Ook ik maak me regelmatig schuldig aan het om zulke redenen mopperen op, of uitlachen van, fotograferende toeristen – wat vooral vanaf mijn eigen keukentafel, met niet alleen hun camera’s maar ook mijn raam tussen ons in, lekker makkelijk en veilig is. Dat ik, wanneer ik zelf op vakantie ben, ook regelmatig een camera tevoorschijn haal, doet er dan even niet toe.

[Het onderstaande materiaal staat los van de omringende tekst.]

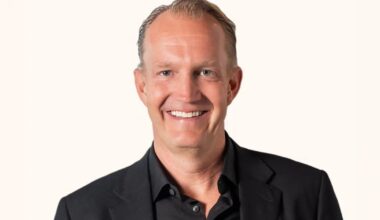 Private Credit Titans Push to Drop Semiliquid Label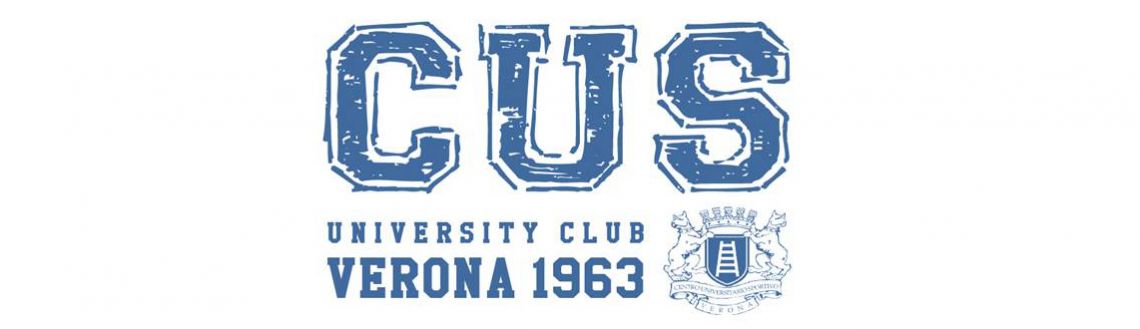 CUS Verona - Calcio a 5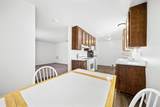 360 Calle Cazadero - Photo 11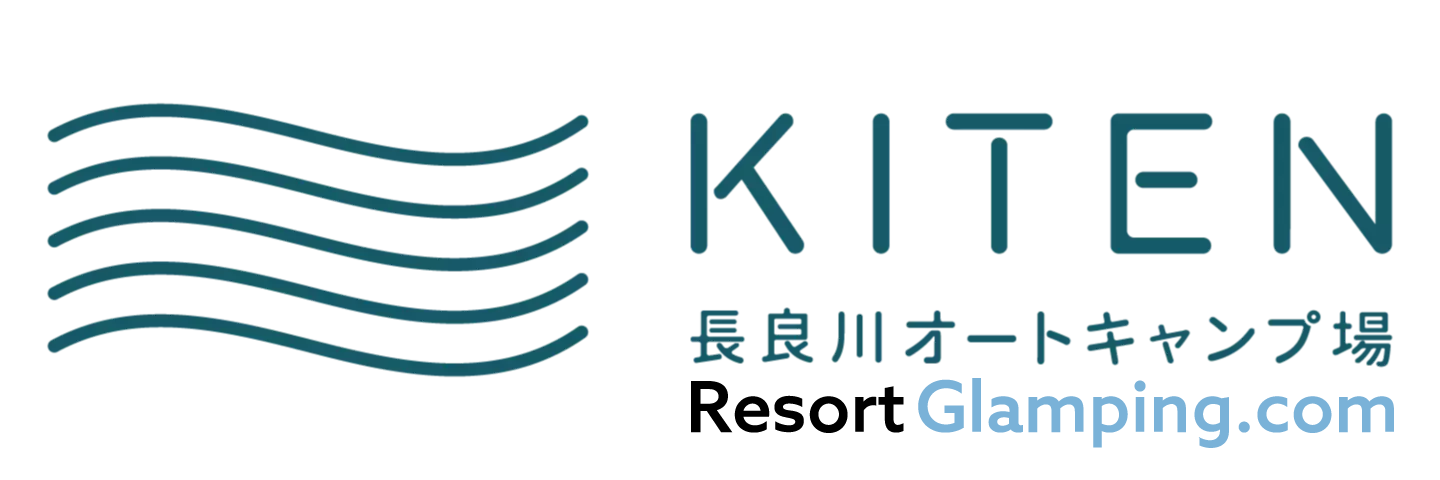 [Gifu]Kiten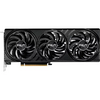 Palit GeForce RTX 5060 Ti Infinity 3 16GB GDDR7 PCI-Express Graphics Card Image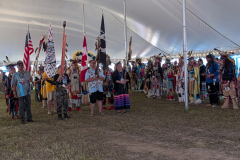 Calwell-First-Nation-Pow-Wow-2025-Biz-X-magazine-1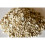 Vitax Vermiculite Additive Compost 10L 4
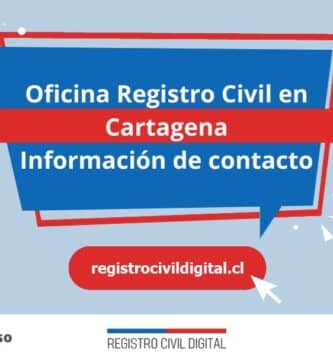 Oficina del registro civil en cartagena, valparaíso 3 Oficina registro civil en valparaiso cartagena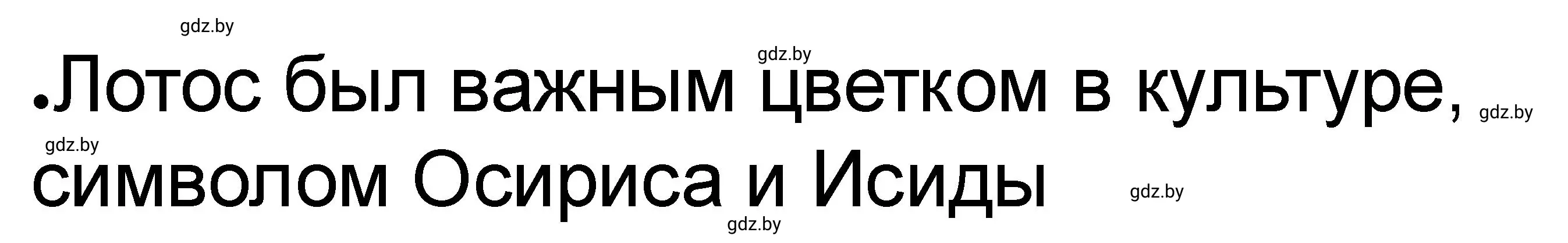 Решение номер 5 (страница 36) гдз по истории древнего мира 5 класс Кошелев, Байдакова, рабочая тетрадь 1 часть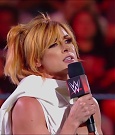 WWE_Monday_Night_RAW_2022_07_18_720p_HDTV_x264-Star_mkv_000538250.jpg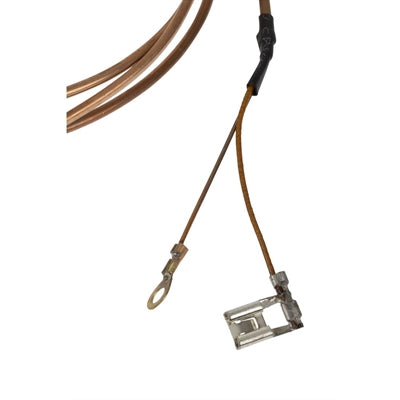 Buffalo Gas Oven Thermocouple - AJ612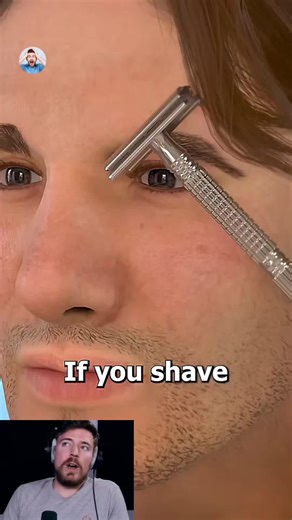 #mindblowingfacts92 | Facts That Will Blow Your Mind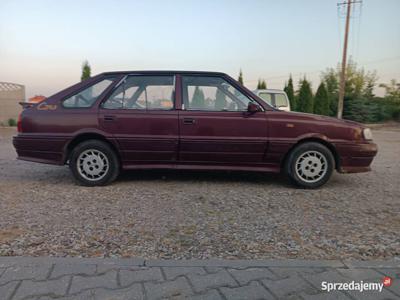 Polonez Caro 1,9 oriciari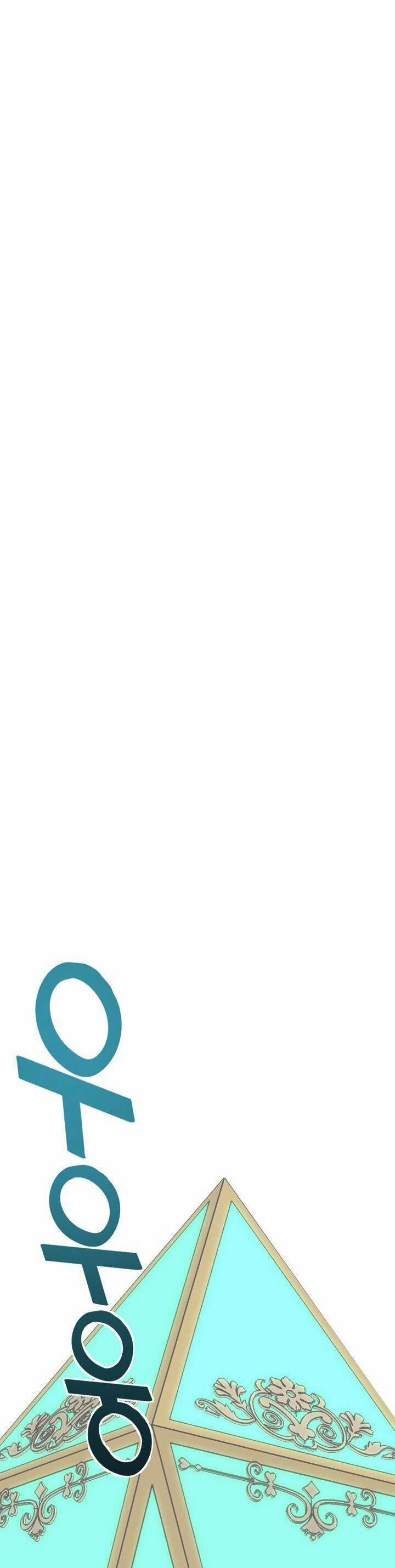 Kẻ Thất Nghiệp Bất Khả Chiến Bại 1 trang 45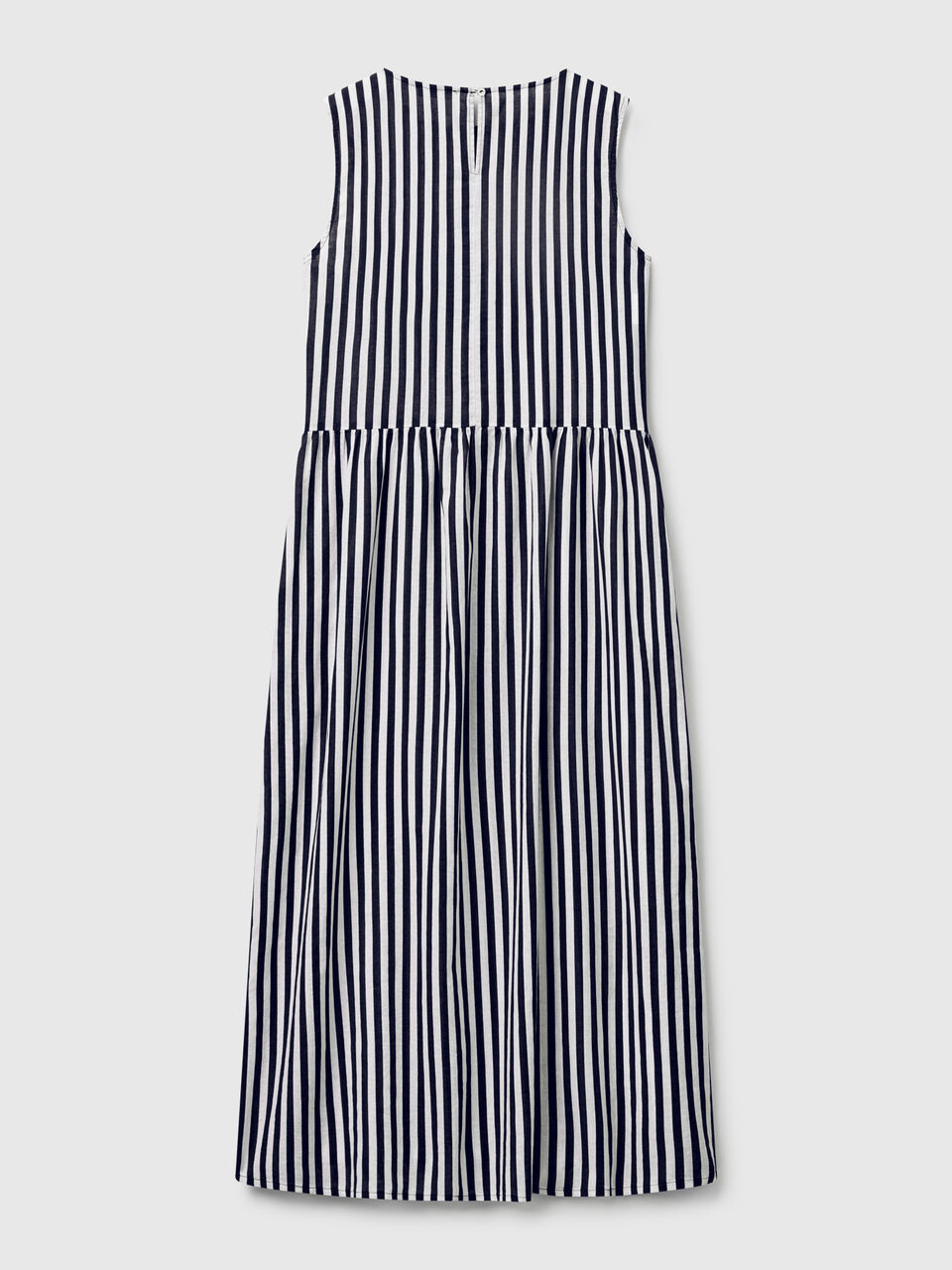 DRESS Femme image number 2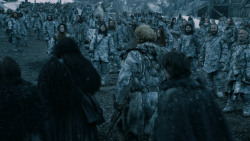 extant_GameOfThrones_5x08-Hardhome_3263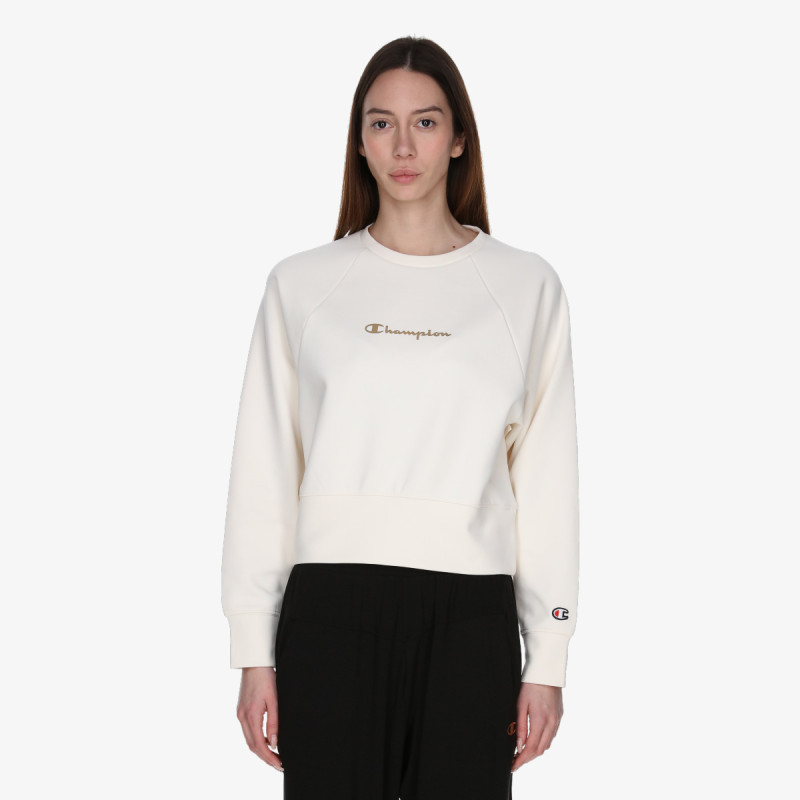 Champion Hanorac Crewneck Sweatshirt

Toch vraag ik me af of de aannames achter die kritiek wel de juiste zijn. De toerist produceert generieke foto’s, klagen we, en het zijn er te veel – en hij gaat een echte ervaring uit de weg. Maar wie zegt dat het de toerist om een origineel plaatje te doen is? En wie zegt dat hij die foto’s later allemaal weer wil bekijken? Je kan een fotocamera inderdaad gebruiken om bijzondere beelden mee vast te leggen die het terugkijken waard zijn. Maar de techniek is, zeker in een tijdperk waarin een foto maken feitelijk gratis is, veelzijdiger dan dat. Net als een telefoon eigenlijk: die kan je gebruiken als communicatiemiddel, maar ook prima als horloge of als fototoestel.
Misschien is een camera ook wel uiterst geschikt om op haast reflexmatige wijze plaatjes te schieten wanneer je wordt geconfronteerd met een hellende toren of een vier eeuwen oud grachtenpand. Om jezelf een houding te geven. Dat je aldus fotograferend een ‘echte’ ervaring uit de weg zou gaan, is misschien wel het hele punt – want wat, in vredesnaam, is een authentieke toeristische belevenis überhaupt? Ik zou het niet weten, en ik denk dat al die Japanners, Russen en Indiërs voor mijn huis vaak ook geen idee hebben. Dan is het eigenlijk alleen maar fijn om zo’n hulpmiddel – een camera – bij je te hebben: FLITS, en het lijkt of je precies weet, waar je mee bezig bent.